ITER TRAVAGLIATO. L'iter del provvedimento, che per le opposizioni rimane un decreto 'omnibus', non è stato scorrevole sia per la quantità di argomenti, sia per le difficoltà incontrate lungo il percorso: prima, al Senato le commissioni hanno lavorato al rallenty, intervallati dai lavori in Aula per le riforme, fino agli ultimi due giorni quando si è deciso di imprimere una svolta con due notturne consecutive e il raggiungimento di una serie di accordi specie sul taglia-bollette e il cosiddetto spalma incentivi (riscritto l'art.26) e sull'Ilva.

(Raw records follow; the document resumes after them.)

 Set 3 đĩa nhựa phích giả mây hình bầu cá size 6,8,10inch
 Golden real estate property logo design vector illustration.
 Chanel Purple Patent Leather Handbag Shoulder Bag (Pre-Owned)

Poi alla Camera invece, dove sembrava che non ci dovessero esser modifiche, il governo ha deciso di sopprimere alcune norme, molte delle quali introdotte proprio nella Camera Alta (su tutte deroga a stipendi manager Pa e Poste italiane), aprendo così anche ad altre modifiche, alle quali si sono poi aggiunte le osservazioni della Ragioneria di Stato.

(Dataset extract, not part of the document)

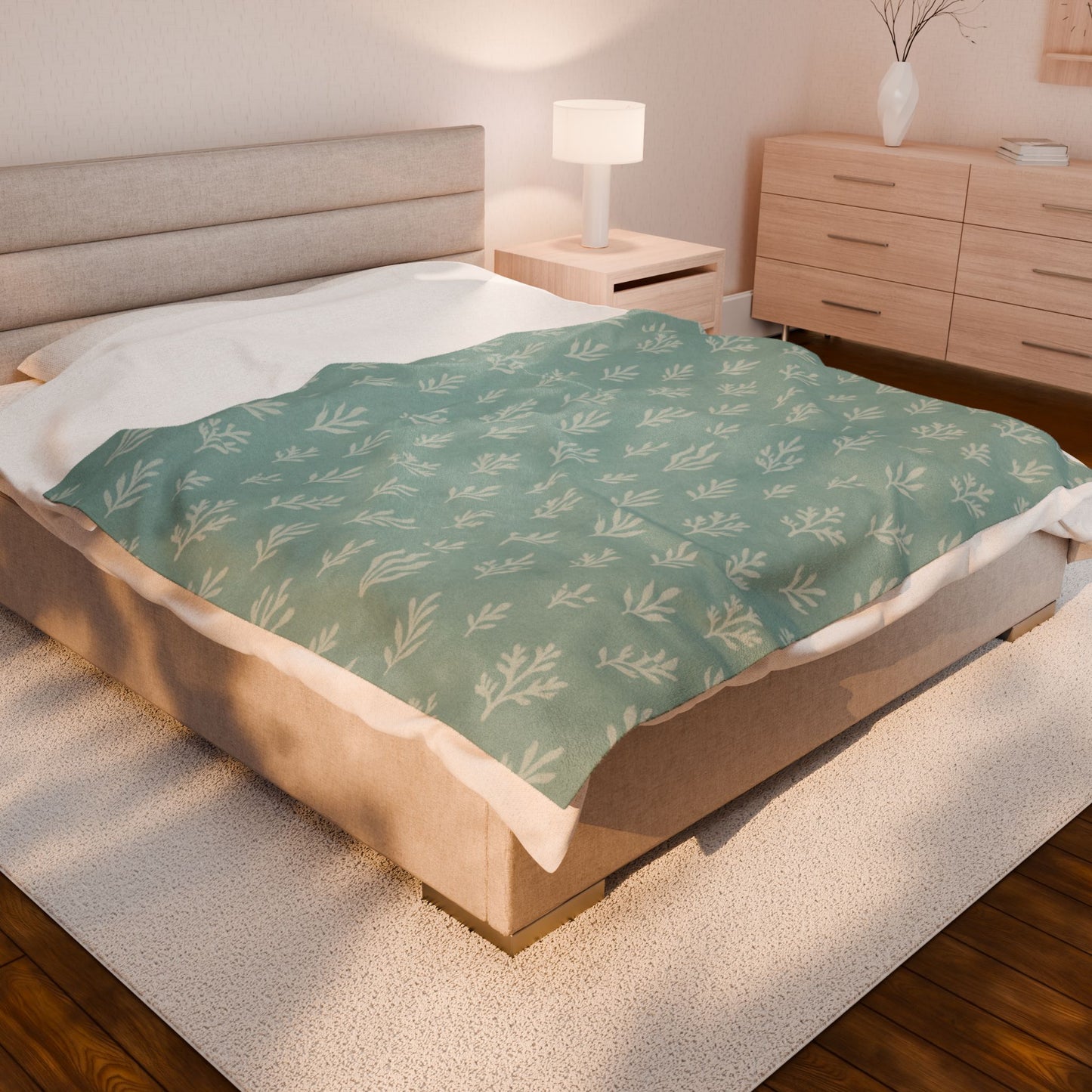 Velveteen Blanket Soft Throw for Home Decor Fall Christmas Housewarming Seafoam Green Seaweed Pattern Cozy Plush Bedding Decorative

Il testo decreto, composto da 34 articoli e che scade il 22 agosto, è a pochi passi dal traguardo.
NORME SOPPRESSE. Prevista la cancellazione della deroga al tetto di 240 mila euro per gli stipendi dei manager Pa per le società quotate e quelle emittenti strumenti finanziari quotati o che rilasciano titoli scambiati; eliminazione del pagamento dei crediti per 535 milioni a Poste italiane; cancellazione dell'abolizione del limite della soglia dei mille euro per l'uso del contate a stranieri e turisti in Italia; soppressione della possibilità nell'ambito delle semplificazioni per l'attività imprenditoriale della sola Scia per fare impresa; poi soppressione per 'condhotel' (hotel condomini), norma per assunzioni per chiamata diretta alla Consob, alcuni aspetti legati a rifiuti, fondali marini, accordi di programma per risorse su rischio idrogeologico e 'no' ai led per le luci dei semafori; stop ad alcune disposizioni su agricoltura biologica, disposizioni penali urgenti per garantire la sicurezza agroalimentare, istituzione del servizio integrato per la tutela del patrimonio agroalimentare italiano.
Al Senato invece è stato soppresso l'anatocismo, cioè la capitalizzazione degli interessi.